Syncope toolkit

Syncope is very common and will affect 42% of people during their lifetime

Vasovagal syncope

In this section:

Reflex syncope (also called neurally mediated syncope)

There are primarily two mechanisms of reflex syncope:

  • Vasodepression - insufficient sympathetic tone resulting in dilation of blood vessels leading to pooling of blood in the splanchnic bed, pelvis and lower limbs. This reduces venous return and stroke volume, ultimately causing hypotension. This is the ‘vaso’ part of vasovagal.
  • Cardioinhibition - occurs later than vasodepression and less frequently in the older patient. It presents as increased parasympathetic tone causing bradycardia or asystole. This is the ‘vagal’ part of vasovagal.

Types of reflex syncope

  • Orthostatic vasovagal syncope - can occur when standing (although 10% of vasovagal syncope episodes occur in people when sitting or rarely when supine)
  • Emotional - can occur with pain, medical instrumentation, sight of blood or needles.

Reflex syncope is more likely to occur when several risk factors or triggers occur at the same time. Patients typically experience activation of the autonomic nervous system resulting in sweating, flushing, pallor, and palpitations, and reduced blood pressure that reduces cerebral perfusion. This can result in light-headedness and altered vision and hearing. Symptoms rapidly improve upon assuming a horizontal position.

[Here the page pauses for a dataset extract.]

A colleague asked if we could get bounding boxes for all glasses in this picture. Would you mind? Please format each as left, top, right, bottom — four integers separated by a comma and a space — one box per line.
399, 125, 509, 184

Reflex syncope is the most common type of syncope presenting to GPs. Patients often describe a family history of vasovagal syncope.

There are two peaks in incidence of vasovagal syncope, one in adolescents, a little more common in females and a second in older age, a little more common in males. Episodes often occur in clusters and then improve for reasons that are not well understood. Patients who experience frequent episodes have a significantly reduced quality of life.

Management of reflex syncope

Situational syncope

  • Micturition, defaecation, swallowing, cough, sneeze, laughing, trumpet blowing
  • Post-exercise.

Carotid sinus syndrome (CSS)

  • Carotid sinus hypersensitivity (CSH) – when a hypersensitive carotid sinus is stimulated by cartoid sinus massage (CSM), in an asymptomatic patient, causing a ventricular pause of over three seconds, and/or drop in blood pressure of over 50 mmHg.

  • Carotid sinus syndrome (CSS) is CSM causing syncope in a patient with a history of syncope and symptom reproduction.

CSS usually occurs in older men with pre-existing cardiovascular disease. CSS is diagnosed by history and carotid sinus massage. This should be undertaken upright and supine in a specialist unit with beat to beat recording of heart rate and blood pressure.

Vasovagal syncope in younger children

Vasovagal syncope in younger children, also called reflex anoxic seizures (RAS), infantile reflex syncopal attacks or pallid breath-holding spells. RAS and pallid breath-holding spells are confusing terms as these episodes do not involve breath-holding or seizures.

Following an unpleasant stimulus, the child loses consciousness due to cardio-inhibitory vasovagal syncope. Care must be taken to differentiate this from structural or electrical cardiac pathology by history, examination and ECG and referral to a paediatrician may be indicated. Management of RAS is usually explanation and reassurance as it always resolves, and pacing should generally be avoided unless extremely incapacitating.

Support for parents can be obtained from the Syncope Trust And Reflex anoxic Seizures (STARS).